"Red": Cynical, idiotic -- and a total blast

Bruce Willis, Morgan Freeman, John Malkovich and Helen Mirren take down the CIA in a gleeful, violent farce

By Andrew O'Hehir

Executive Editor

Published October 16, 2010 1:30AM (EDT)

Helen Mirren and John Malkovich in "Red"
Helen Mirren and John Malkovich in "Red"

Film critics always run the risk of digging for deeper meanings below the surface of crap entertainment products (although heaven knows I would never do anything like that). In the case of a campy, clever, intentionally dumb espionage caper like "Red," which is based on an obscure DC Comics graphic novel, it's safe to say that ideology is beside the point. Still, "Red" arrives in the same year as "Salt," "The A-Team" and "Knight and Day," and tells a strikingly similar story: The military-intelligence complex has become a nexus of bureaucratic evil, and only the outcasts, retirees and traitors are fighting for truth and justice. (Yes, of course this is just this year's model of the age-old tale about individuals battling a corrupt system.)

"Red" features Bruce Willis, Morgan Freeman, John Malkovich and Helen Mirren as an improbable quartet of ex-spooks who break out the costumes and hardware for one last go-round against the powers of darkness, those being represented by the United States government. (The title is a supposed CIA acronym: Retired and Extremely Dangerous.) Whether you see screenwriting duo Erich and Jon Hoeber's anti-government paranoia as left-wing or right-wing probably depends on your own perspective, but either way it's a highly contemporary blend of cynicism and idealism.

But the cheerful nihilism of the plot, which involves buried atrocities from the 1980s "dirty war" in Guatemala and at one point sets former CIA hit man Frank Moses (Willis) on a quest to assassinate the vice president, is just a frame for the cast of aging cut-ups and director Robert Schwentke's lovingly rendered gunplay and explosions. The Hoeber brothers' list of gags range from the totally canned to the cackle-inducing, but their script is just good enough that the actors can follow its idiotic twists and turns with aplomb.

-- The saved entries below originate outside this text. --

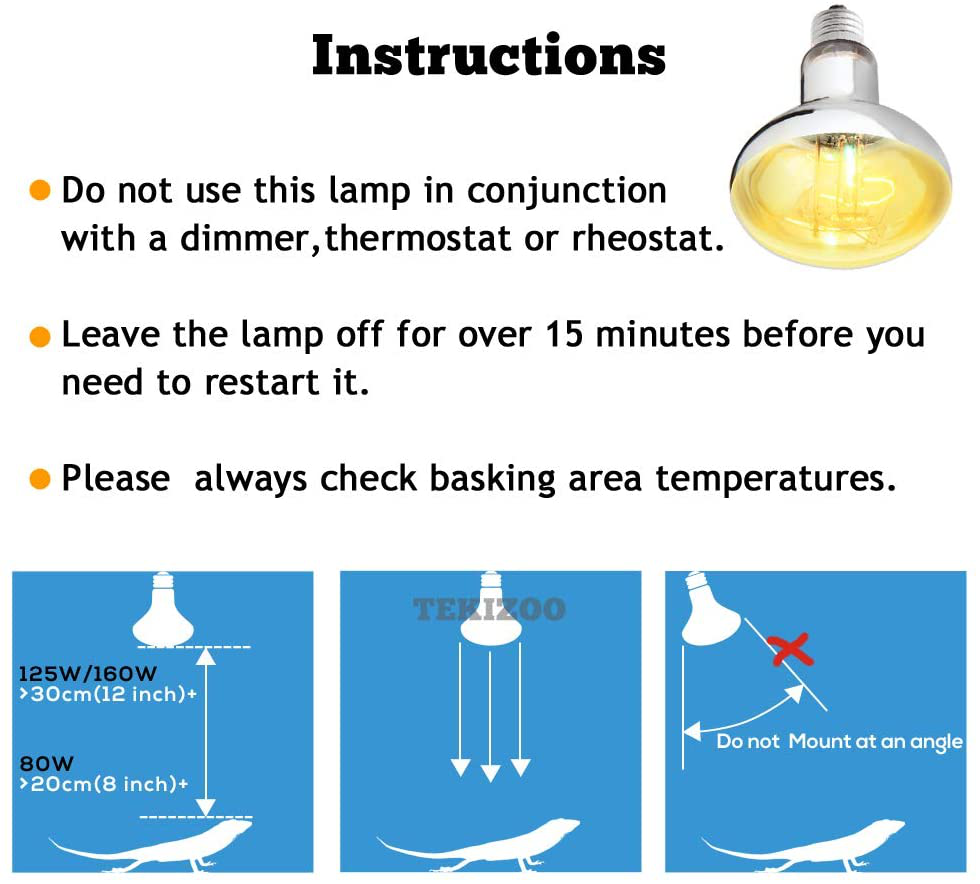 Instructions

Do not use this lamp in conjunction with a dimmer,thermostat or rheostat.

Leave the lamp off for over 15 minutes before you need to restart it.

Please always check basking area temperatures.

125W/160W
>30cm(12 inch)+

80W
>20cm(8 inch)+

TEKIZOO

Do not Mount at an angle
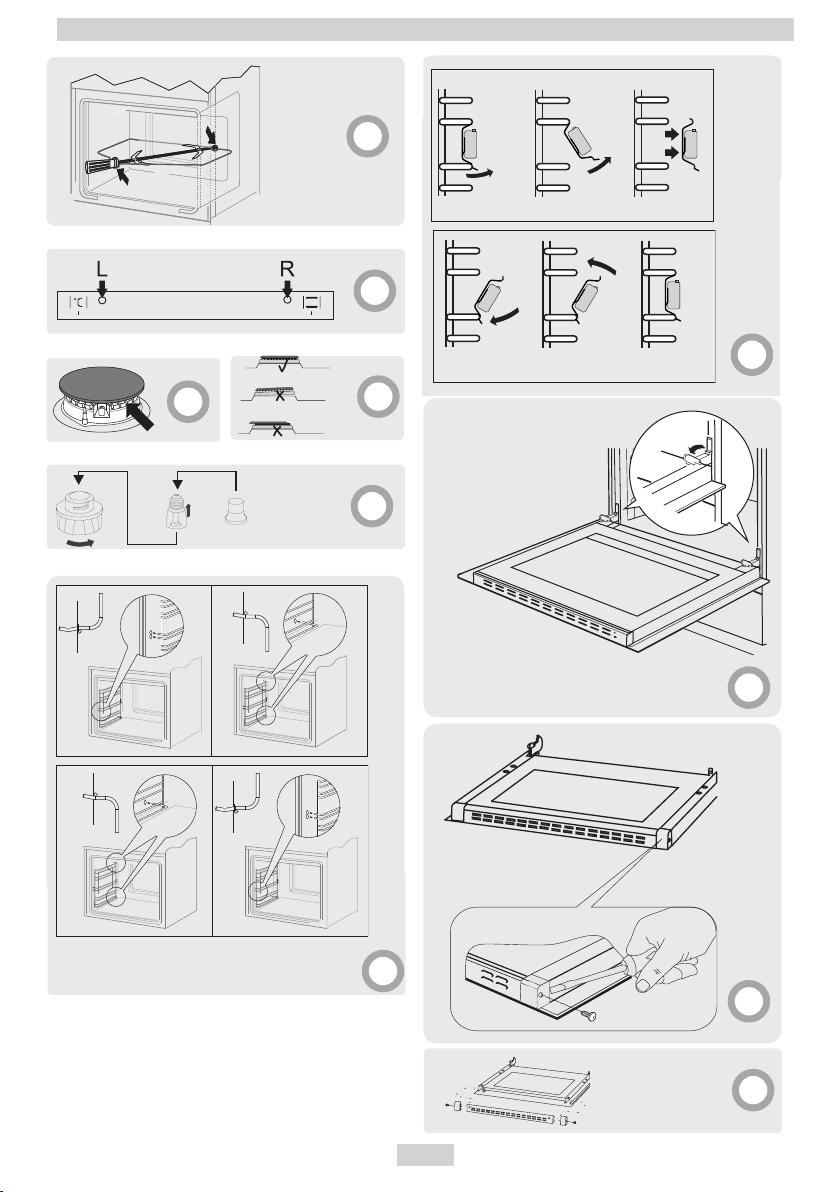 L R

°C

Frank Moses is one of the better ultra-deadpan tough-guy characters of Willis' mid-late career (or is it late-mid career?), and Willis finds a terrific screwball partner in Mary-Louise Parker, playing a customer-service agent he abducts into a life of dazzling espionage and violence because ... well, just because. Because he digs her, I guess. Freeman's character is an elderly lech, who's busy dying of liver cancer and ogling the female staff in a New Orleans nursing home, Malkovich plays a stereotypical off-the-grid nutjob (although he has a vastly better time here than he does in "Secretariat") and Mirren runs a B&B in rural Maryland, when she's not doing freelance assassination gigs on the side.

All those guys are a blast, and the dark-hearted idiocy of "Red" is mostly quite enjoyable. But in a sense they're all upstaged by 93-year-old Ernest Borgnine, who gets two brief scenes as a record-keeper deep in the bowels of CIA headquarters. He's seen spooks come and seen 'em go, and has no hesitation in aiding the aging renegades against the blow-dried new generation (nicely represented by Karl Urban and Rebecca Pidgeon). He clearly sends the message at the heart of all the violent and silly fun in "Red," which may not be historically accurate but is nonetheless widely shared: Things have really gone to hell, and this place ain't what it used to be.

 


By Andrew O'Hehir

Andrew O'Hehir is executive editor of Salon.